Hyoscyamine Stats & Data
Pharmacology
DrugBankDescription
Hyoscyamine is a tropane alkaloid and the levo-isomer of atropine. It is commonly extracted from plants in the _Solanaceae_ or nightshade family. Research into the action of hyoscyamine in published literature dates back to 1826. Hyoscyamine is used for a wide variety of treatments and therapeutics due to its antimuscarinic properties. Although hyoscyamine is marketed in the United States, it is not FDA approved.
Mechanism of Action
Hyoscyamine competitively and non-selectively antagonises muscarinic receptors in the smooth muscle, cardiac muscle, sino-atrial node, atrioventricular node, exocrine nodes, gastrointestinal tract, and respiratory tract. Antagonism of muscarinic M1, M4, and M5 receptors in the central nervous system lead to cognitive impairment; antagonism of M2 in the sinoatrial and atrioventricular nodes leads to bradycardia and lowers contractility; and antagonism of M3 in smooth muscle results in reduced peristalsis, bladder contraction, salivary secretions, gastric secretions, bronchial secretions, sweating, increased bronchodilation, mydriasis, and cycloplegia.
Pharmacodynamics
Hyoscyamine is not FDA approved, and so it has not official indications.

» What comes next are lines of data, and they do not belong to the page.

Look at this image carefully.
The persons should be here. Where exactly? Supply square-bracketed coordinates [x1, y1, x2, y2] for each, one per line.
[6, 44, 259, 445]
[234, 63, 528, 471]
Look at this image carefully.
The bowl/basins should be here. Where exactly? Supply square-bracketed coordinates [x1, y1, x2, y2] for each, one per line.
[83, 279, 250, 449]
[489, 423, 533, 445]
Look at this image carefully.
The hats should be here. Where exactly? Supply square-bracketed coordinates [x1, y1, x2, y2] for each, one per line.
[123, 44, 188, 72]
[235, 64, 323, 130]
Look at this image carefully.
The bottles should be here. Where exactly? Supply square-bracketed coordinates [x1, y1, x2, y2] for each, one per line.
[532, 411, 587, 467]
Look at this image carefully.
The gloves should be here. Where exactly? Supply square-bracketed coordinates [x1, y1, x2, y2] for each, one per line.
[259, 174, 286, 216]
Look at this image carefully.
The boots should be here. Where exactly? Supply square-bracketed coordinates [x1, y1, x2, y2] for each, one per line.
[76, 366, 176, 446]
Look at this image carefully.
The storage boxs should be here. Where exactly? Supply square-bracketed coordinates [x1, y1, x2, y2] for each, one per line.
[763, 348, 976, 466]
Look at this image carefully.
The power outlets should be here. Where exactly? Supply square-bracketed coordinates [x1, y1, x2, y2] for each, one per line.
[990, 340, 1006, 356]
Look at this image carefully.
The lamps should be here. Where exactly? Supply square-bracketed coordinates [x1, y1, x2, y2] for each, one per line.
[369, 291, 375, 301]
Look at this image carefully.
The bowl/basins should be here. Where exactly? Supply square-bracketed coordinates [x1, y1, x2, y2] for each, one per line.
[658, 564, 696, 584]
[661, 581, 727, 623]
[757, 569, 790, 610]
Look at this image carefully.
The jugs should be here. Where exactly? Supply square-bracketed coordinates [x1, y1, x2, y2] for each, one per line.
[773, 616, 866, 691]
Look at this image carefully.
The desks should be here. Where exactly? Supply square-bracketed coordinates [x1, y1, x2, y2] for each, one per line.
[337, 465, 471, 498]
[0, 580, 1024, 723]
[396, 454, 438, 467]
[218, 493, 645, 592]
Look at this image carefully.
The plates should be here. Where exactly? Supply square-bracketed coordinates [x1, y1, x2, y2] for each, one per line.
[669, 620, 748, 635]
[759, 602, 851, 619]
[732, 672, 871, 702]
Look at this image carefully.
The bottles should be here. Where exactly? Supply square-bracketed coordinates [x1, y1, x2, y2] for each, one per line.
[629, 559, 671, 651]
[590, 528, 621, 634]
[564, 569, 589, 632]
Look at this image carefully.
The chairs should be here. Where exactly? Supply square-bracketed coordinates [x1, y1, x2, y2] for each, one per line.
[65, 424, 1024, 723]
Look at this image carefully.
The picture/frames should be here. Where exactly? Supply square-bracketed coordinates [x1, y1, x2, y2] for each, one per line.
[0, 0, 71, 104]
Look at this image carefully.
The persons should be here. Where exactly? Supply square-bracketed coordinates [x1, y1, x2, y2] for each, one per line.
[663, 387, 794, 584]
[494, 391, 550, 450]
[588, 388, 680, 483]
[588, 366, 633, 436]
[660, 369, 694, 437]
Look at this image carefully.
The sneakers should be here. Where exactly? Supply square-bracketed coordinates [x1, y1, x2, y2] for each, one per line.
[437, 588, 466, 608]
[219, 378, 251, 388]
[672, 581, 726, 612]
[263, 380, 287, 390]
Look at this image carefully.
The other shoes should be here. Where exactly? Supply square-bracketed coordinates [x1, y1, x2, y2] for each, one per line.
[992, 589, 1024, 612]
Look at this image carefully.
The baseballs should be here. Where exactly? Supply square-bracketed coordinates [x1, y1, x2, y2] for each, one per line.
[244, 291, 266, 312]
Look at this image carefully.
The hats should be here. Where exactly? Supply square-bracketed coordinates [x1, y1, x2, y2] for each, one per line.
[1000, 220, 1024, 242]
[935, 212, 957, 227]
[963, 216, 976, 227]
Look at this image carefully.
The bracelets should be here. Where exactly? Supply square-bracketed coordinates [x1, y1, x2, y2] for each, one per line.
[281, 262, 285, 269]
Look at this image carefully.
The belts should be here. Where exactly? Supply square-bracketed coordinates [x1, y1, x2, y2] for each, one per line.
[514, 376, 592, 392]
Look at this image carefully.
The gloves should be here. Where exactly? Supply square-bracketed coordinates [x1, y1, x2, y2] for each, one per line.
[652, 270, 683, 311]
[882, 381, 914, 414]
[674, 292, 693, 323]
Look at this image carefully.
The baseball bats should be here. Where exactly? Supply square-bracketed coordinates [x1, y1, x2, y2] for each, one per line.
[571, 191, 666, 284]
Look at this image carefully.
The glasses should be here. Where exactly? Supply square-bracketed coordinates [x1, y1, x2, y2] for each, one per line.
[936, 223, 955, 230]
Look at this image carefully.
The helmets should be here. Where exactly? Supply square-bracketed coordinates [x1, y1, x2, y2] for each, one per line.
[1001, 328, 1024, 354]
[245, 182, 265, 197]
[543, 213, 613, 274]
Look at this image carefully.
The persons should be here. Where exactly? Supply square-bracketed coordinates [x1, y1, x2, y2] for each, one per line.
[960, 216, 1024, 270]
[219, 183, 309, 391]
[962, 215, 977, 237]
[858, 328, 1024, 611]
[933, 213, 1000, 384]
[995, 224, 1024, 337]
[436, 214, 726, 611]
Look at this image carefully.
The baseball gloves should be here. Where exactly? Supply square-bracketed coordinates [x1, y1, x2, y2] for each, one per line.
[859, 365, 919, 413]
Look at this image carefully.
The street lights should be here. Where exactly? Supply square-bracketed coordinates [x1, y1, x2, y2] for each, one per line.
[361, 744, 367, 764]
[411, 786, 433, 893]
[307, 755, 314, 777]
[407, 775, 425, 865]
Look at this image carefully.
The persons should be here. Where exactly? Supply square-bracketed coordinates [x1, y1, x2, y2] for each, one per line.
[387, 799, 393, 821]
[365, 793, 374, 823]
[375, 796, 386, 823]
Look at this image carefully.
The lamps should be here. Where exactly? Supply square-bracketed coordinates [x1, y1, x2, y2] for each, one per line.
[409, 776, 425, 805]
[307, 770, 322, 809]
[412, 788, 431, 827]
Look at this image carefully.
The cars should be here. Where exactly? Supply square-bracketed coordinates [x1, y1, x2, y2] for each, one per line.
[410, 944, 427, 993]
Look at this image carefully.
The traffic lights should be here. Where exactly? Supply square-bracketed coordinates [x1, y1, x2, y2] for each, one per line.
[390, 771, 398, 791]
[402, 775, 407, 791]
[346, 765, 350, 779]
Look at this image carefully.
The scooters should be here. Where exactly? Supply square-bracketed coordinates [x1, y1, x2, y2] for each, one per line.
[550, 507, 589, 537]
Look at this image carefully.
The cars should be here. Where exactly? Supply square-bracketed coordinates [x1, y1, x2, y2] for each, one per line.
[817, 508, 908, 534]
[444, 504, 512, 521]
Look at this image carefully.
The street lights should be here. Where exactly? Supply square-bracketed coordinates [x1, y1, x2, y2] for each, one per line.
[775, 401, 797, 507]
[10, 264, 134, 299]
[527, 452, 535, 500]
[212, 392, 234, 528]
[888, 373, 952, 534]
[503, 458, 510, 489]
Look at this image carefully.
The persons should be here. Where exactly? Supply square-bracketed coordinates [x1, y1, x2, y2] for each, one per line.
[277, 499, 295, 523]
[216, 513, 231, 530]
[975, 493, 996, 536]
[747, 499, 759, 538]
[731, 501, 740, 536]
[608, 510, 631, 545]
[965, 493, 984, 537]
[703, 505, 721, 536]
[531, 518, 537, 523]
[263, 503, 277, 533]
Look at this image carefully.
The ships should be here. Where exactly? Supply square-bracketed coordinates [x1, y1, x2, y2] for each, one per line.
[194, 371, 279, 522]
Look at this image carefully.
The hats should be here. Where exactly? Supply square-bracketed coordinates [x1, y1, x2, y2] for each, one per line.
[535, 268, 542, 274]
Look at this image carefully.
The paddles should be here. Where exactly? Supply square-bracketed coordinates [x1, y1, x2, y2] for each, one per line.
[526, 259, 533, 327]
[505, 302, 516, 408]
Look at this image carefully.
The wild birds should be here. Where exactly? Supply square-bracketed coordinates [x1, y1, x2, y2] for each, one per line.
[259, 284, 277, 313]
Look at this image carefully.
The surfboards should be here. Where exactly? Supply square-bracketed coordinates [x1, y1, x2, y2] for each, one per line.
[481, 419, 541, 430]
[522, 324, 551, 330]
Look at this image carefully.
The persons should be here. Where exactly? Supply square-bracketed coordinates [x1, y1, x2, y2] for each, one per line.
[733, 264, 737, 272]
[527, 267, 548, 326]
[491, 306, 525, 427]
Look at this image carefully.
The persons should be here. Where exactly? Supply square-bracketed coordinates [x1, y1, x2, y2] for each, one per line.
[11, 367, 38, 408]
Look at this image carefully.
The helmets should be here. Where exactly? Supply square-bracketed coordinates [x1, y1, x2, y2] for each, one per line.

However, it is used as an antimuscarinic agent in a number of treatments and therapies. Hyoscyamine has a short duration of action as it may need to be given multiple times per day. Patients should be counselled regarding the risks and signs of anticholinergic toxicity.
Metabolism
Hyoscyamine is largely unmetabolized, however a small amount is hydrolyzed into tropine and tropic acid.
Absorption
Hyoscyamine is completely absorbed by sublingual and oral routes, though exact data regarding the Cmax, Tmax, and AUC are not readily available.
Toxicity
Patients experiencing an overdose may present with headache, nausea, vomiting, dizziness, dry mouth, difficulty in swallowing, dilated pupils, blurred vision, urinary retention, hot dry and flushed skin, tachycardia, hypertension, hypotension, respiratory depression, CNS stimulation, fever, ataxia, excitation, lethargy, stupor, coma, and paralysis. Patients should be treated with symptomatic and supportive therapy which may include emesis, gastric lavage, activated charcoal, artificial respiration, or intravenous physostigmine. Dialysis is expected to remove hyoscyamine sulfate from circulation.
Indication
As a drug that is not FDA approved, hyscyamine has no official indications. Intravenous hysocyamine has been used to reduce gastric motility, reduce pancreatic pain and secretions, to facilitate imaging of the gastrointestinal tract, treat anticholinesterase toxicity, treat certain cases of partial heart block, improve visualization of the kidneys, and for symptomatic relief of biliary and renal colic. Intravenous hyoscyamine is also used pre-operatively to reduce secretions of the mouth and respiratory tract to facilitate intubation. Oral hyoscyamine is used to treat functional intestinal disorders, for symptomatic relief of biliary and renal colic, and symptomatic relief of acute rhinitis.
Half-life
The half life of hyoscyamine is 3.5 hours.
Elimination
The majority of hyoscyamine is eliminated in the urine as the unmetabolized parent compound.